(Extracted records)
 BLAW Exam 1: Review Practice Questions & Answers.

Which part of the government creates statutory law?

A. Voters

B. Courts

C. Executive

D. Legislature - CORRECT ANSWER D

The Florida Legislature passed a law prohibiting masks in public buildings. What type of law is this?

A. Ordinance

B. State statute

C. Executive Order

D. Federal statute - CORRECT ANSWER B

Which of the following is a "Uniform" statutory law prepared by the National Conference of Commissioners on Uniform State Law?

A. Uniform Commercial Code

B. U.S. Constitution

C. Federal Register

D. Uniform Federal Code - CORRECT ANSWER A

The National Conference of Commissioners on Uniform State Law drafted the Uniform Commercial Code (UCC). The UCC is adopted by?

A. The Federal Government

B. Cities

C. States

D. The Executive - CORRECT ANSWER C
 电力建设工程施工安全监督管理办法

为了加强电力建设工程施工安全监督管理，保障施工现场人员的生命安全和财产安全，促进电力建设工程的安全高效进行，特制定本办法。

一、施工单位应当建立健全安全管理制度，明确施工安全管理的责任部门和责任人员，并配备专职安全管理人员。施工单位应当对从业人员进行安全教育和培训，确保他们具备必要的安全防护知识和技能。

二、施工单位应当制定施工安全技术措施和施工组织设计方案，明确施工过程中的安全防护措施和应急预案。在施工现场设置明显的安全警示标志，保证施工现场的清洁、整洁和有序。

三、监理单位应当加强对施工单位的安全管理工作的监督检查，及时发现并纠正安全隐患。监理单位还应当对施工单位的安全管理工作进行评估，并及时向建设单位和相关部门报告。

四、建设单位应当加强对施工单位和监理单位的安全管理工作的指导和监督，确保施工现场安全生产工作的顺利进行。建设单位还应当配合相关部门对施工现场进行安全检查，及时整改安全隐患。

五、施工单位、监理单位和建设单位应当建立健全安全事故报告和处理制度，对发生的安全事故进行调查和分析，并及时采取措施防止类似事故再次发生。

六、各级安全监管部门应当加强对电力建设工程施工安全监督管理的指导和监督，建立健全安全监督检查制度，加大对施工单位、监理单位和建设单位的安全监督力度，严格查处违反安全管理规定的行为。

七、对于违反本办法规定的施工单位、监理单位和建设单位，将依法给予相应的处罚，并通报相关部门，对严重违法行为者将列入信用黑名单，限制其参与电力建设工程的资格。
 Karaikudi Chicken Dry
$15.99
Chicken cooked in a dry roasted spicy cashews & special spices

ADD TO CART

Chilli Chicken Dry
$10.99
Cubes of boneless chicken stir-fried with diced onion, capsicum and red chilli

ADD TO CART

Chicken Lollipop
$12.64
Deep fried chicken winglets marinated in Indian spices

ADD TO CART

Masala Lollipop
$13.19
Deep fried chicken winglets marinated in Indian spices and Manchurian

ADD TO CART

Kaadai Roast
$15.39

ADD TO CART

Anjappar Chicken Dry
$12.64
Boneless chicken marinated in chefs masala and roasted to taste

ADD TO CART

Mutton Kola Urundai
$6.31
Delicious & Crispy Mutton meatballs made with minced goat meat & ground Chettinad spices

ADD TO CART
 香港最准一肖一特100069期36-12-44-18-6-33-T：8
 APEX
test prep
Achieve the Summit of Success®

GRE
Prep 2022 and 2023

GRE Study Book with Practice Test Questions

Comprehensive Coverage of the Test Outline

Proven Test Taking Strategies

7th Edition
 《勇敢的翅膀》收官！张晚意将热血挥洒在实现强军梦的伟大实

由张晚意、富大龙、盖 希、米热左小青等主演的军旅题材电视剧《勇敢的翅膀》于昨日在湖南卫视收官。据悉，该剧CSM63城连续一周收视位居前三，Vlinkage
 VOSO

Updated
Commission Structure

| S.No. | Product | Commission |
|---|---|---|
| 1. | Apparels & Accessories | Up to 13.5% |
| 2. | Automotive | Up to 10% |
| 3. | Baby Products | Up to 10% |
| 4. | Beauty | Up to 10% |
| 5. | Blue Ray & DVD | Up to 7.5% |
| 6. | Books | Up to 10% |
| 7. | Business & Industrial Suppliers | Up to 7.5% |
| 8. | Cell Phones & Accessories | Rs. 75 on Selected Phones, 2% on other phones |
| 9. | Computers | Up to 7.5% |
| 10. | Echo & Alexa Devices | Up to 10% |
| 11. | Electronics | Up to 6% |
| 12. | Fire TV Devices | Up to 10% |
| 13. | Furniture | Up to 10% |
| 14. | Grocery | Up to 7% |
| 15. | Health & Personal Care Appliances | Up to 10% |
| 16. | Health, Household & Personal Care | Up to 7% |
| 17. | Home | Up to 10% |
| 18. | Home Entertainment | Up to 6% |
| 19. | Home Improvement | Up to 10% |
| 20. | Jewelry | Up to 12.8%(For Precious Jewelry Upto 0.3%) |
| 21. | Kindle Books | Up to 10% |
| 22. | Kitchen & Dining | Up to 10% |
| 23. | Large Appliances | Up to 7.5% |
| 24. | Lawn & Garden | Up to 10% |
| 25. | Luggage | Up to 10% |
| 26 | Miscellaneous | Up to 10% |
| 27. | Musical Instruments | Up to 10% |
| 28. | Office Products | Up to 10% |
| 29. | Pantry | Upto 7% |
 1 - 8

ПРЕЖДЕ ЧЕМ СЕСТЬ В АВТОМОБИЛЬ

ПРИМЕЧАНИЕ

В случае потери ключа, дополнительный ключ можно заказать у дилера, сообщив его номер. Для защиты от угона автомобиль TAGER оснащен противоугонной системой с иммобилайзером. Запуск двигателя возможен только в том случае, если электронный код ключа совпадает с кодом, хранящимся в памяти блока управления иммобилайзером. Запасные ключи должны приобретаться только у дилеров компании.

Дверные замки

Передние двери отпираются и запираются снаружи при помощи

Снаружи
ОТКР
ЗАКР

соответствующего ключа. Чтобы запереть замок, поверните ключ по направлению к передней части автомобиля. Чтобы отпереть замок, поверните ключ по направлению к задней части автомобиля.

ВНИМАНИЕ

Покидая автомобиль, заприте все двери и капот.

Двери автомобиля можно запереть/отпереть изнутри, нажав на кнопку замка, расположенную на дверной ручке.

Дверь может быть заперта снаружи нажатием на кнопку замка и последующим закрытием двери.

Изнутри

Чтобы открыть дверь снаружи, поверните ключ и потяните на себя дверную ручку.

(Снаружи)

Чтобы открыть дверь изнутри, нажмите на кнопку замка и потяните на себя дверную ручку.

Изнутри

• Activity:
Repeat each line of the data exactly, missing none.

• Task answer:
 BLAW Exam 1: Review Practice Questions & Answers.

Which part of the government creates statutory law?

A. Voters

B. Courts

C. Executive

D. Legislature - CORRECT ANSWER D

The Florida Legislature passed a law prohibiting masks in public buildings. What type of law is this?

A. Ordinance

B. State statute

C. Executive Order

D. Federal statute - CORRECT ANSWER B

Which of the following is a "Uniform" statutory law prepared by the National Conference of Commissioners on Uniform State Law?

A. Uniform Commercial Code

B. U.S. Constitution

C. Federal Register

D. Uniform Federal Code - CORRECT ANSWER A

The National Conference of Commissioners on Uniform State Law drafted the Uniform Commercial Code (UCC). The UCC is adopted by?

A. The Federal Government

B. Cities

C. States

D. The Executive - CORRECT ANSWER C
 电力建设工程施工安全监督管理办法

为了加强电力建设工程施工安全监督管理，保障施工现场人员的生命安全和财产安全，促进电力建设工程的安全高效进行，特制定本办法。

一、施工单位应当建立健全安全管理制度，明确施工安全管理的责任部门和责任人员，并配备专职安全管理人员。施工单位应当对从业人员进行安全教育和培训，确保他们具备必要的安全防护知识和技能。

二、施工单位应当制定施工安全技术措施和施工组织设计方案，明确施工过程中的安全防护措施和应急预案。在施工现场设置明显的安全警示标志，保证施工现场的清洁、整洁和有序。

三、监理单位应当加强对施工单位的安全管理工作的监督检查，及时发现并纠正安全隐患。监理单位还应当对施工单位的安全管理工作进行评估，并及时向建设单位和相关部门报告。

四、建设单位应当加强对施工单位和监理单位的安全管理工作的指导和监督，确保施工现场安全生产工作的顺利进行。建设单位还应当配合相关部门对施工现场进行安全检查，及时整改安全隐患。

五、施工单位、监理单位和建设单位应当建立健全安全事故报告和处理制度，对发生的安全事故进行调查和分析，并及时采取措施防止类似事故再次发生。

六、各级安全监管部门应当加强对电力建设工程施工安全监督管理的指导和监督，建立健全安全监督检查制度，加大对施工单位、监理单位和建设单位的安全监督力度，严格查处违反安全管理规定的行为。

七、对于违反本办法规定的施工单位、监理单位和建设单位，将依法给予相应的处罚，并通报相关部门，对严重违法行为者将列入信用黑名单，限制其参与电力建设工程的资格。
 Karaikudi Chicken Dry
$15.99
Chicken cooked in a dry roasted spicy cashews & special spices

ADD TO CART

Chilli Chicken Dry
$10.99
Cubes of boneless chicken stir-fried with diced onion, capsicum and red chilli

ADD TO CART

Chicken Lollipop
$12.64
Deep fried chicken winglets marinated in Indian spices

ADD TO CART

Masala Lollipop
$13.19
Deep fried chicken winglets marinated in Indian spices and Manchurian

ADD TO CART

Kaadai Roast
$15.39

ADD TO CART

Anjappar Chicken Dry
$12.64
Boneless chicken marinated in chefs masala and roasted to taste

ADD TO CART

Mutton Kola Urundai
$6.31
Delicious & Crispy Mutton meatballs made with minced goat meat & ground Chettinad spices

ADD TO CART
 香港最准一肖一特100069期36-12-44-18-6-33-T：8
 APEX
test prep
Achieve the Summit of Success®

GRE
Prep 2022 and 2023

GRE Study Book with Practice Test Questions

Comprehensive Coverage of the Test Outline

Proven Test Taking Strategies

7th Edition
 《勇敢的翅膀》收官！张晚意将热血挥洒在实现强军梦的伟大实

由张晚意、富大龙、盖 希、米热左小青等主演的军旅题材电视剧《勇敢的翅膀》于昨日在湖南卫视收官。据悉，该剧CSM63城连续一周收视位居前三，Vlinkage
 VOSO

Updated
Commission Structure

| S.No. | Product | Commission |
|---|---|---|
| 1. | Apparels & Accessories | Up to 13.5% |
| 2. | Automotive | Up to 10% |
| 3. | Baby Products | Up to 10% |
| 4. | Beauty | Up to 10% |
| 5. | Blue Ray & DVD | Up to 7.5% |
| 6. | Books | Up to 10% |
| 7. | Business & Industrial Suppliers | Up to 7.5% |
| 8. | Cell Phones & Accessories | Rs. 75 on Selected Phones, 2% on other phones |
| 9. | Computers | Up to 7.5% |
| 10. | Echo & Alexa Devices | Up to 10% |
| 11. | Electronics | Up to 6% |
| 12. | Fire TV Devices | Up to 10% |
| 13. | Furniture | Up to 10% |
| 14. | Grocery | Up to 7% |
| 15. | Health & Personal Care Appliances | Up to 10% |
| 16. | Health, Household & Personal Care | Up to 7% |
| 17. | Home | Up to 10% |
| 18. | Home Entertainment | Up to 6% |
| 19. | Home Improvement | Up to 10% |
| 20. | Jewelry | Up to 12.8%(For Precious Jewelry Upto 0.3%) |
| 21. | Kindle Books | Up to 10% |
| 22. | Kitchen & Dining | Up to 10% |
| 23. | Large Appliances | Up to 7.5% |
| 24. | Lawn & Garden | Up to 10% |
| 25. | Luggage | Up to 10% |
| 26 | Miscellaneous | Up to 10% |
| 27. | Musical Instruments | Up to 10% |
| 28. | Office Products | Up to 10% |
| 29. | Pantry | Upto 7% |
 1 - 8

ПРЕЖДЕ ЧЕМ СЕСТЬ В АВТОМОБИЛЬ

ПРИМЕЧАНИЕ

В случае потери ключа, дополнительный ключ можно заказать у дилера, сообщив его номер. Для защиты от угона автомобиль TAGER оснащен противоугонной системой с иммобилайзером. Запуск двигателя возможен только в том случае, если электронный код ключа совпадает с кодом, хранящимся в памяти блока управления иммобилайзером. Запасные ключи должны приобретаться только у дилеров компании.

Дверные замки

Передние двери отпираются и запираются снаружи при помощи

Снаружи
ОТКР
ЗАКР

соответствующего ключа. Чтобы запереть замок, поверните ключ по направлению к передней части автомобиля. Чтобы отпереть замок, поверните ключ по направлению к задней части автомобиля.

ВНИМАНИЕ

Покидая автомобиль, заприте все двери и капот.

Двери автомобиля можно запереть/отпереть изнутри, нажав на кнопку замка, расположенную на дверной ручке.

Дверь может быть заперта снаружи нажатием на кнопку замка и последующим закрытием двери.

Изнутри

Чтобы открыть дверь снаружи, поверните ключ и потяните на себя дверную ручку.

(Снаружи)

Чтобы открыть дверь изнутри, нажмите на кнопку замка и потяните на себя дверную ручку.

Изнутри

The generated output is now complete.